(Scene-based spatial questions)
==========

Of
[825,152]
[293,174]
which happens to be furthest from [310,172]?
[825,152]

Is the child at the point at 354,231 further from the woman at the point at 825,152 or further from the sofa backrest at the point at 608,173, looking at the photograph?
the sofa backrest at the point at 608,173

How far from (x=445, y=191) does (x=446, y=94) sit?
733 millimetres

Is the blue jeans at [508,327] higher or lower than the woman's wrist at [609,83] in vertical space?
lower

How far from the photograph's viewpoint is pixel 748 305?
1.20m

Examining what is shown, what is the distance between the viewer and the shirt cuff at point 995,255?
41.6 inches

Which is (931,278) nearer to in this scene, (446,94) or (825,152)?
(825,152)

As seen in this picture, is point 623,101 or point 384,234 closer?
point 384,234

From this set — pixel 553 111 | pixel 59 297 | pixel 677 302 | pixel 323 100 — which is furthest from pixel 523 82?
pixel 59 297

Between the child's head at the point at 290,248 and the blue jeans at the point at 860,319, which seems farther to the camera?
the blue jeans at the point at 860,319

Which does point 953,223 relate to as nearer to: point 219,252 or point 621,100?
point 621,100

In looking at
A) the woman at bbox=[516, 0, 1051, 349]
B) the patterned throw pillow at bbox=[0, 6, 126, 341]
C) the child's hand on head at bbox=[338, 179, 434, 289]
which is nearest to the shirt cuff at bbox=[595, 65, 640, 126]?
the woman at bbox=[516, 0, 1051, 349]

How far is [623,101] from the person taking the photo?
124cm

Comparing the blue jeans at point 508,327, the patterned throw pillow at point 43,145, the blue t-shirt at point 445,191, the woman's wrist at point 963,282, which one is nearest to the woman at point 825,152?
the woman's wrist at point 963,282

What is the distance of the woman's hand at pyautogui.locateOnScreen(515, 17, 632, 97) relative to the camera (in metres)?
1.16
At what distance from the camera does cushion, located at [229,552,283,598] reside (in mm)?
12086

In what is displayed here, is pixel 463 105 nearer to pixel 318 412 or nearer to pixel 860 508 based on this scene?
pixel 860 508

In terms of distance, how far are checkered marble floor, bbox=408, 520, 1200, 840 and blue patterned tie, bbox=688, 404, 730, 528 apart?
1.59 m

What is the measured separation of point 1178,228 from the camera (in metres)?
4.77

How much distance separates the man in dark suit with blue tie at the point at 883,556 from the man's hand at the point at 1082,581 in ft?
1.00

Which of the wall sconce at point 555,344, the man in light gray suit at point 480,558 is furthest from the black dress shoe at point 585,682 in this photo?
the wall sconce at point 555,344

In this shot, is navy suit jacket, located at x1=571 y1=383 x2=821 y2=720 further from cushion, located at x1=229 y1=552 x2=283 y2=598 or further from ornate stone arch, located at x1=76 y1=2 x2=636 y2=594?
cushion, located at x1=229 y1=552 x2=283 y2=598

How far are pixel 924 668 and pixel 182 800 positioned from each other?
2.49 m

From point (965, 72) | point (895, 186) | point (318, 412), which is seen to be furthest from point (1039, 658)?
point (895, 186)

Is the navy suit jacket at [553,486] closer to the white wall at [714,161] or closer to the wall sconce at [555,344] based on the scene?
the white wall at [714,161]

==========

_REQUIRED TASK_:
Take the lines from the one containing "Which does point" to the last line of the material above and write them out exactly.

_FINAL ANSWER_:
Which does point 953,223 relate to as nearer to: point 219,252 or point 621,100?
point 621,100

In looking at
A) the woman at bbox=[516, 0, 1051, 349]
B) the patterned throw pillow at bbox=[0, 6, 126, 341]
C) the child's hand on head at bbox=[338, 179, 434, 289]
which is nearest to the shirt cuff at bbox=[595, 65, 640, 126]?
the woman at bbox=[516, 0, 1051, 349]

How far is [623,101] from the person taking the photo?
124cm

Comparing the blue jeans at point 508,327, the patterned throw pillow at point 43,145, the blue t-shirt at point 445,191, the woman's wrist at point 963,282, which one is nearest to the woman at point 825,152?
the woman's wrist at point 963,282

What is the distance of the woman's hand at pyautogui.locateOnScreen(515, 17, 632, 97) relative to the camera (in metres)?
1.16
At what distance from the camera does cushion, located at [229,552,283,598] reside (in mm)?
12086

In what is displayed here, is pixel 463 105 nearer to pixel 318 412 or nearer to pixel 860 508 based on this scene?
pixel 860 508

In terms of distance, how far are checkered marble floor, bbox=408, 520, 1200, 840 and blue patterned tie, bbox=688, 404, 730, 528 apart?
1.59 m

What is the measured separation of point 1178,228 from the camera (in metres)?
4.77

How much distance separates the man in dark suit with blue tie at the point at 883,556 from the man's hand at the point at 1082,581 in ft?
1.00

Which of the wall sconce at point 555,344, the man in light gray suit at point 480,558 is furthest from the black dress shoe at point 585,682 in this photo?
the wall sconce at point 555,344

In this shot, is navy suit jacket, located at x1=571 y1=383 x2=821 y2=720 further from cushion, located at x1=229 y1=552 x2=283 y2=598 or further from ornate stone arch, located at x1=76 y1=2 x2=636 y2=594?
cushion, located at x1=229 y1=552 x2=283 y2=598

How far are pixel 924 668 and pixel 182 800 positioned from each other?
2.49 m

From point (965, 72) | point (895, 186) | point (318, 412), which is seen to be furthest from point (1039, 658)?
point (895, 186)

Is the navy suit jacket at [553,486] closer to the white wall at [714,161] or closer to the wall sconce at [555,344] based on the scene?
the white wall at [714,161]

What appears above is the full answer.